PAGE EXCERPT:
=== Begin Enclosure ===
Here’s the Incredible Story Behind the Resurrection of Blancpain’s Fifty Fathoms Watch

Most watch enthusiasts, especially those who like their water sports, are aware of Blancpain’s Fifty Fathoms line, which has been a prominent part of the company’s collection for more than 15 years. Many correctly identify it as one of the most credible dive watches, one that traces its roots back to the beginnings of scuba in the early 1950s. Hardly anyone knows, however, how close this legacy came to being lost, and how its recovery contributed to the modern Fifty Fathoms and its sister watch, the Bathyscaphe.

Like many historic watchmaking names in Switzerland, Blancpain was all but bankrupted by the success of cheap quartz watches during the 1970s. With its facilities kept afloat only by the production of movements for companies like Omega, little thought was given to the future of Blancpain as a brand.

“Most of the brand’s documentation was destroyed in 1979 during the quartz crisis, when they thought the brand would never come back,” says Marc Hayek, who has served as CEO at Blancpain since 2002. “Some of the archives were destroyed by fire, but most [were] simply thrown away to make space.”

The company was famously purchased just four years later, in 1983, by Jean-Claude Biver and Jacques Piguet. Biver revived the company along his own lines, presciently designing an operation that would be a leader in the revival of luxury mechanical watchmaking. That version of Blancpain emphasized the company’s roots in the 18th century, conveniently glossing over the period during the 20th century when it passed out of the original family’s hands. But it was during this period, while it was under the control of the Fiechter family, that Blancpain developed both Fifty Fathoms and the Bathyscaphe. Both models lay dormant until the Swatch Group, having purchased the brand in 1993, appointed Marc Hayek as CEO in 2002.
=== End Enclosure ===
TASKS AND EXERCISES:
**1.** Write out the part of the Fifty Fathoms article starting with "Most watch enthusiasts, especially" and going on through "watch, the Bathyscaphe.".
**2.** According to the Fifty Fathoms article, in what year was most of Blancpain's documentation destroyed?
**3.** Please carry on the Fifty Fathoms article from where it stops.
The entries that come next have nothing to do with the Fifty Fathoms article.

RECORDS:
=== Begin Enclosure ===
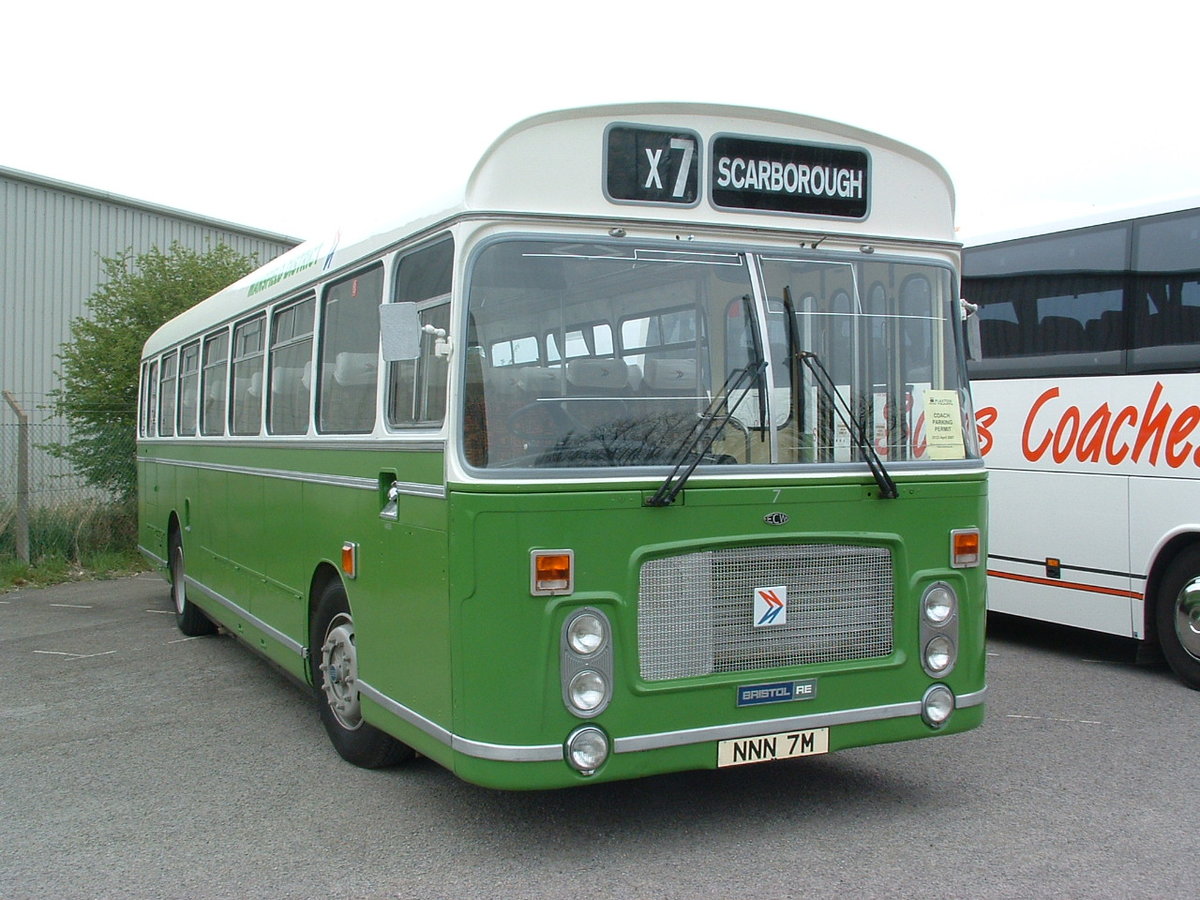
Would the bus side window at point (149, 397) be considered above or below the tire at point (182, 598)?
above

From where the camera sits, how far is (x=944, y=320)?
18.7ft

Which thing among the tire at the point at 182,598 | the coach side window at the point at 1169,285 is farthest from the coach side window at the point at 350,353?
the coach side window at the point at 1169,285

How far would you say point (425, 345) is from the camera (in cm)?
524

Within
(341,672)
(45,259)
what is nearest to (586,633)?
(341,672)

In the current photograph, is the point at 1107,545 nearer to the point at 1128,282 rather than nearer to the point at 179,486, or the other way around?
the point at 1128,282

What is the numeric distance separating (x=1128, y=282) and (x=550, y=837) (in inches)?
239

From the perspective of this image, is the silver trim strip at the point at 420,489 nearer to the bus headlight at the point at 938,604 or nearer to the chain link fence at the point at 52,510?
the bus headlight at the point at 938,604

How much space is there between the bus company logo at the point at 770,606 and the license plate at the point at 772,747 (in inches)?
18.6

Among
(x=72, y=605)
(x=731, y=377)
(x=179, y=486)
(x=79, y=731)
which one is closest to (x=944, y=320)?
(x=731, y=377)

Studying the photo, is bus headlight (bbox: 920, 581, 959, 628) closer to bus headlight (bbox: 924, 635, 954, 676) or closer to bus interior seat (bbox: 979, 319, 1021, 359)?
bus headlight (bbox: 924, 635, 954, 676)

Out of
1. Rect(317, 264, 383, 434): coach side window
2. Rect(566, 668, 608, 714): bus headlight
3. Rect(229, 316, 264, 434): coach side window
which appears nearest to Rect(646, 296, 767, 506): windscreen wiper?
Rect(566, 668, 608, 714): bus headlight

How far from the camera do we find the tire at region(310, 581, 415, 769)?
6230 mm

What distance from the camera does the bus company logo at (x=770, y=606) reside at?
5.06 m

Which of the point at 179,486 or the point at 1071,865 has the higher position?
the point at 179,486
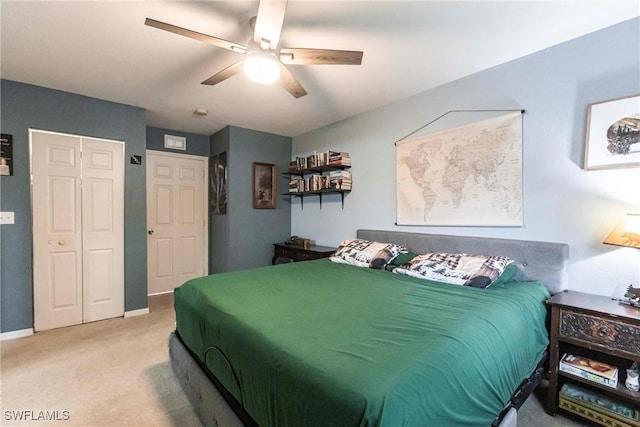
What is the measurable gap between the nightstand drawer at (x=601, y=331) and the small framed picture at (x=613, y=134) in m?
1.03

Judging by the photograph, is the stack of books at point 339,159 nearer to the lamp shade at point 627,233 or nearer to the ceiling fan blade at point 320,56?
the ceiling fan blade at point 320,56

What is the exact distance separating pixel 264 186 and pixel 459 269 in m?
3.19

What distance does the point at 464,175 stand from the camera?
272cm

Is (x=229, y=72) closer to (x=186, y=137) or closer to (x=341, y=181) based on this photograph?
(x=341, y=181)

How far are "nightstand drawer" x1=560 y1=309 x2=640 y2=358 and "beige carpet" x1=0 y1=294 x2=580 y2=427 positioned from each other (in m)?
0.55

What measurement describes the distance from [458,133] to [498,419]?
2272 mm

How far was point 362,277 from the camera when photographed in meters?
2.43

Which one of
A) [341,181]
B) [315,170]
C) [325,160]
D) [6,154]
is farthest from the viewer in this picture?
[315,170]

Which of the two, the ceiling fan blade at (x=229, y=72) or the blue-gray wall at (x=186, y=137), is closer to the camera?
the ceiling fan blade at (x=229, y=72)

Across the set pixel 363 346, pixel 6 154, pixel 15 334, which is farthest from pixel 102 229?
pixel 363 346

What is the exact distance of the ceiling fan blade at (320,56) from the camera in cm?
182

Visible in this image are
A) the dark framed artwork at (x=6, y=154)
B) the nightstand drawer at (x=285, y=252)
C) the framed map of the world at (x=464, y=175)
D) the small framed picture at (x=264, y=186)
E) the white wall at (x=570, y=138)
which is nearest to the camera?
the white wall at (x=570, y=138)

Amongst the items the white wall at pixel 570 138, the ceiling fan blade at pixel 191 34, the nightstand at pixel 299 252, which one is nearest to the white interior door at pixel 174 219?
the nightstand at pixel 299 252

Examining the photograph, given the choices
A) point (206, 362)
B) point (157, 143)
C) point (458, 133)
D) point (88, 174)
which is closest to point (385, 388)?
point (206, 362)
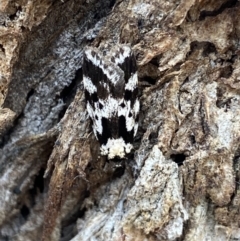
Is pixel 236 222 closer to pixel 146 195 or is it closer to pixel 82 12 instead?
pixel 146 195

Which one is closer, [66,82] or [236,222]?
[236,222]

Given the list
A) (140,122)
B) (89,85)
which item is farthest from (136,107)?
(89,85)

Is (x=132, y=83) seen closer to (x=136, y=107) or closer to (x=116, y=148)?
(x=136, y=107)

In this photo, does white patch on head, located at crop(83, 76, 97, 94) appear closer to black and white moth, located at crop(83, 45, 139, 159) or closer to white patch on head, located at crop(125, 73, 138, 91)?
black and white moth, located at crop(83, 45, 139, 159)

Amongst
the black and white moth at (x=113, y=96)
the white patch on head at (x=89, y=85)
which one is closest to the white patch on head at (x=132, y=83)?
the black and white moth at (x=113, y=96)

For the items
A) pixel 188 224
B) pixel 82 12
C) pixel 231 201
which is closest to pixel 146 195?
pixel 188 224
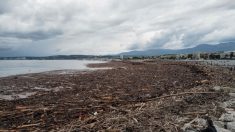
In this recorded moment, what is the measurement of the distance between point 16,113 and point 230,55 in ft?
286

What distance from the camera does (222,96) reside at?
37.1 ft

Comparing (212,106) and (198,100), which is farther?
(198,100)

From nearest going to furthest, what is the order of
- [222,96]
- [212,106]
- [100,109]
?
[212,106], [100,109], [222,96]

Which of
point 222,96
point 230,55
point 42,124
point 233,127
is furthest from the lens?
point 230,55

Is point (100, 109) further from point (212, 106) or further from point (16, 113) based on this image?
point (212, 106)

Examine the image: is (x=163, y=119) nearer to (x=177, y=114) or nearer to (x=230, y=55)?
(x=177, y=114)

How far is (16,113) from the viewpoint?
10.7 meters

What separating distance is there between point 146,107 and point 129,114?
1.23 metres

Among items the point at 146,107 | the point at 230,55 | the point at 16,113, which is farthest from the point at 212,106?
the point at 230,55

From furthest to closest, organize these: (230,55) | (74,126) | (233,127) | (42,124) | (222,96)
Answer: (230,55), (222,96), (42,124), (74,126), (233,127)

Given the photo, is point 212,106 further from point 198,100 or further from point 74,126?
point 74,126

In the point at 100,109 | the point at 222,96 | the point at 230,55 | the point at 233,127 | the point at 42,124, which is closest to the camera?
the point at 233,127

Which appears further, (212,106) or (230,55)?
(230,55)

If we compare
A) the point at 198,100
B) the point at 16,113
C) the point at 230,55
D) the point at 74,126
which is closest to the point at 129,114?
the point at 74,126
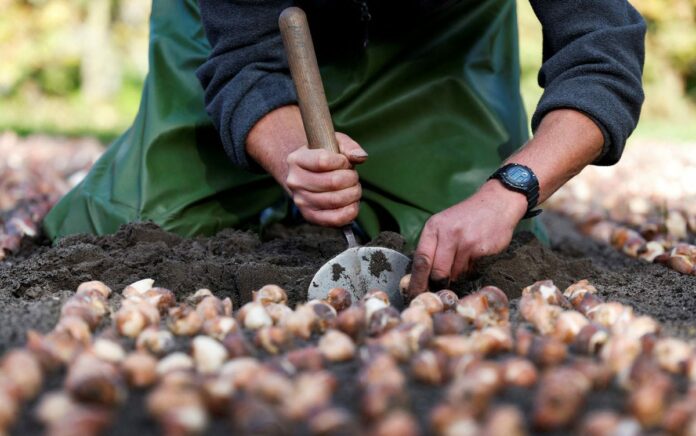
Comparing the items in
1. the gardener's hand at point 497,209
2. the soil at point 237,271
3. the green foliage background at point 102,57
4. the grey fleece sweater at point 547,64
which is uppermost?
the grey fleece sweater at point 547,64

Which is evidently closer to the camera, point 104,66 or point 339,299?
point 339,299

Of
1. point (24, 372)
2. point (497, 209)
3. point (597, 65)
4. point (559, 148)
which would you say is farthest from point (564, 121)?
point (24, 372)

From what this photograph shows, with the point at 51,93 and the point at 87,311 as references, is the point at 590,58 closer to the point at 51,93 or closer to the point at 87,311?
the point at 87,311

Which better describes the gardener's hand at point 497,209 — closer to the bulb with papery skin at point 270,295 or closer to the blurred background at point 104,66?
the bulb with papery skin at point 270,295

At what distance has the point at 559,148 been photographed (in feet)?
6.78

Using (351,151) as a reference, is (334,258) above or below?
below

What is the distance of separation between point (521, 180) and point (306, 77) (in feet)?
1.76

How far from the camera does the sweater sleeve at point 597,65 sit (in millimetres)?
2111

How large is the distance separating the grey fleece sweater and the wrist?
10.9 inches

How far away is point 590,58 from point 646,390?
1.20 metres

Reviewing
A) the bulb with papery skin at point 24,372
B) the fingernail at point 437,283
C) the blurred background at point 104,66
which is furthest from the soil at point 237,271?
the blurred background at point 104,66

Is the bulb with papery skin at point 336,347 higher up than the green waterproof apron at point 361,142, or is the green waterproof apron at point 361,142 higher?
the bulb with papery skin at point 336,347

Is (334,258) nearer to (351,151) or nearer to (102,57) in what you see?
(351,151)

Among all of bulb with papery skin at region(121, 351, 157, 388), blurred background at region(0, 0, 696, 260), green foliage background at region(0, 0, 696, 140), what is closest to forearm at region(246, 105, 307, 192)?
bulb with papery skin at region(121, 351, 157, 388)
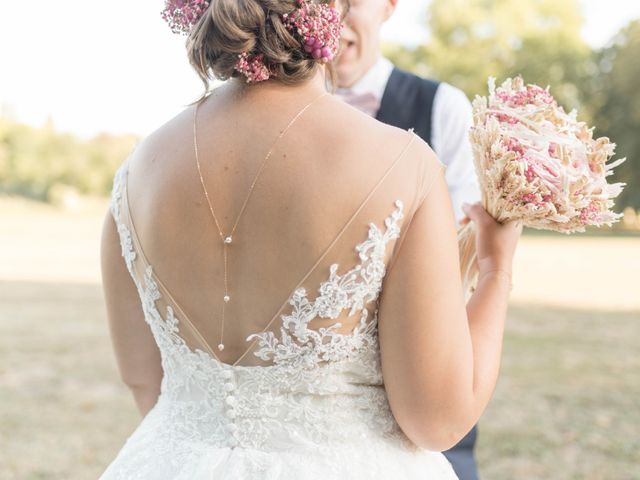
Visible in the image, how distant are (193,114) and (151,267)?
1.14 ft

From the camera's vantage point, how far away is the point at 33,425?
20.9 ft

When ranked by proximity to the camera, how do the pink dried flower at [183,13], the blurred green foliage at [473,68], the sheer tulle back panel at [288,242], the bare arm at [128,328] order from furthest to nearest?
the blurred green foliage at [473,68]
the bare arm at [128,328]
the pink dried flower at [183,13]
the sheer tulle back panel at [288,242]

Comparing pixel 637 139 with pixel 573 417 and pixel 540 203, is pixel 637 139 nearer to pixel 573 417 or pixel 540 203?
pixel 573 417

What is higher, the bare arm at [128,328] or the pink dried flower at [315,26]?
the pink dried flower at [315,26]

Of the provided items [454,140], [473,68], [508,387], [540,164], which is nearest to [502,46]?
[473,68]

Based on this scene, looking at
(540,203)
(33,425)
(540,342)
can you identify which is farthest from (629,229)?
(540,203)

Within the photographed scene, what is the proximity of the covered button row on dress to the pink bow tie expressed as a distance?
1577 millimetres

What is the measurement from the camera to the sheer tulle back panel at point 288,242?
56.9 inches

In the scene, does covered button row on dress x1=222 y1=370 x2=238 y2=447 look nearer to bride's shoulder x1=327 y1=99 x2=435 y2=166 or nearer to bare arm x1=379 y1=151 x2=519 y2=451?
bare arm x1=379 y1=151 x2=519 y2=451

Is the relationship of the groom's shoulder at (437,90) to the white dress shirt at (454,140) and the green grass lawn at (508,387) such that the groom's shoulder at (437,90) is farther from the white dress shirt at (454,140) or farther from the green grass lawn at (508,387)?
the green grass lawn at (508,387)

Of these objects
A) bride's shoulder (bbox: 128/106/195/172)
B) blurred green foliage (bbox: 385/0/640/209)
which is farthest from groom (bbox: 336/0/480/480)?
blurred green foliage (bbox: 385/0/640/209)

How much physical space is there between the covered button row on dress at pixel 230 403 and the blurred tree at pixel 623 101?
116 ft

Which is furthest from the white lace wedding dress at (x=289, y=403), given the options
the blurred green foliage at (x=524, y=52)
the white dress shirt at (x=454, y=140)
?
the blurred green foliage at (x=524, y=52)

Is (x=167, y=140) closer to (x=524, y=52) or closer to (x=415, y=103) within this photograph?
(x=415, y=103)
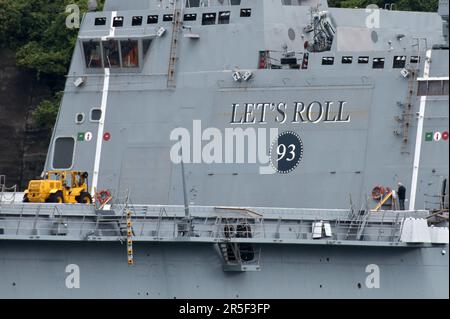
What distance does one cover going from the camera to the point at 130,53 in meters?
53.4

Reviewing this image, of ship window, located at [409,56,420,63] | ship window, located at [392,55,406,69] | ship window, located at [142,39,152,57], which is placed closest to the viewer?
ship window, located at [409,56,420,63]

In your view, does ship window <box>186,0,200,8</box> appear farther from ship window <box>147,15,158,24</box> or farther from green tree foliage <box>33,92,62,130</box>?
green tree foliage <box>33,92,62,130</box>

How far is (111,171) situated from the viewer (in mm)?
52875

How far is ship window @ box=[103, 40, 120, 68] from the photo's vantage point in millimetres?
53688

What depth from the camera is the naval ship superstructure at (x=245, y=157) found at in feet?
156

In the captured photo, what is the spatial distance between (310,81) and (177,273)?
6.75 meters

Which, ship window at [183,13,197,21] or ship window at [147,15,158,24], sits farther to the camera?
ship window at [147,15,158,24]

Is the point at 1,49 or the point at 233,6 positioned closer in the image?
the point at 233,6

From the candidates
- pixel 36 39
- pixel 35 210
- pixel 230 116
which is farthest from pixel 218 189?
pixel 36 39

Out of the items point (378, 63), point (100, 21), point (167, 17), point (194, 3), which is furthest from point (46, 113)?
point (378, 63)

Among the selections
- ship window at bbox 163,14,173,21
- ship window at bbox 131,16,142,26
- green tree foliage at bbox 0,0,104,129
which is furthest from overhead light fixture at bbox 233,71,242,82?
green tree foliage at bbox 0,0,104,129

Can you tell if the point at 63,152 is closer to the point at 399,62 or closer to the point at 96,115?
the point at 96,115

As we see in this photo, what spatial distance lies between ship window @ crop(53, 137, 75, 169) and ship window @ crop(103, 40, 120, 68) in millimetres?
2581

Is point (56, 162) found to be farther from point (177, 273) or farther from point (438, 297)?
=== End Enclosure ===
ANSWERS PROVIDED:
**1.**
Most watch enthusiasts, especially those who like their water sports, are aware of Blancpain’s Fifty Fathoms line, which has been a prominent part of the company’s collection for more than 15 years. Many correctly identify it as one of the most credible dive watches, one that traces its roots back to the beginnings of scuba in the early 1950s. Hardly anyone knows, however, how close this legacy came to being lost, and how its recovery contributed to the modern Fifty Fathoms and its sister watch, the Bathyscaphe.

**2.** 1979

**3.**
“I knew about the Fifty Fathoms, that there was one,” recalls Hayek, an avid diver himself, “but I really discovered it when I started working at Blancpain.” One of Hayek’s first acts after signing on at the company was to launch a limited-edition re-creation of Fifty Fathoms. The re-creation drew interest from new quarters, including an unexpected one: former company president Jean-Jacques Fiechter, who had overseen the original Fifty Fathoms and Bathyscaphe but had not participated in the company revival under Biver’s ownership.

“It was Mr. Fiechter who got in contact with us,” says Hayek. “He said, ‘I see what you’re doing with the Fifty, and I have some stuff, some documents that I did not pass along previously.’ We started to talk and I began discovering things. Who better to tell the story than the man who actually developed the watches?”

Hayek discovered an unknown relationship between the two models. Fifty Fathoms was groundbreaking as a diver’s instrument, but its size shocked conventional watch buyers who wanted a waterproof watch more in keeping with the compact models of the time. In Hayek’s words, the Bathyscaphe was “a watch that was also a dive instrument. They brought the size down closer to where watches were at the time by reducing the size of the bezel.”

Blancpain’s Fifty Fathoms Bathyscaphe, which was launched in 2013, was a mirror of the civilian-friendly original model, albeit with concessions to modernism in the form of materials and finishing. “The Bathyscaphe is closer to a regular Blancpain. I learned this from [Fiechter], how he developed it, how it grew,” says Hayek. “I felt it was history repeated. It felt right.”

Hayek’s take on the brand, while perhaps less of a marketing sensation than Biver’s, has given Blancpain newfound credibility as watch collectors discovered how company histories were being manipulated for the sake of sales. But beyond this, it may be Hayek’s personal passion as a diver and his sincerity that puts a stamp of credibility on these watches. “I was a diver way before Blancpain,” he says, “but I started using the Fifty Fathoms with the first watch we produced in 2003. Thank God it worked!”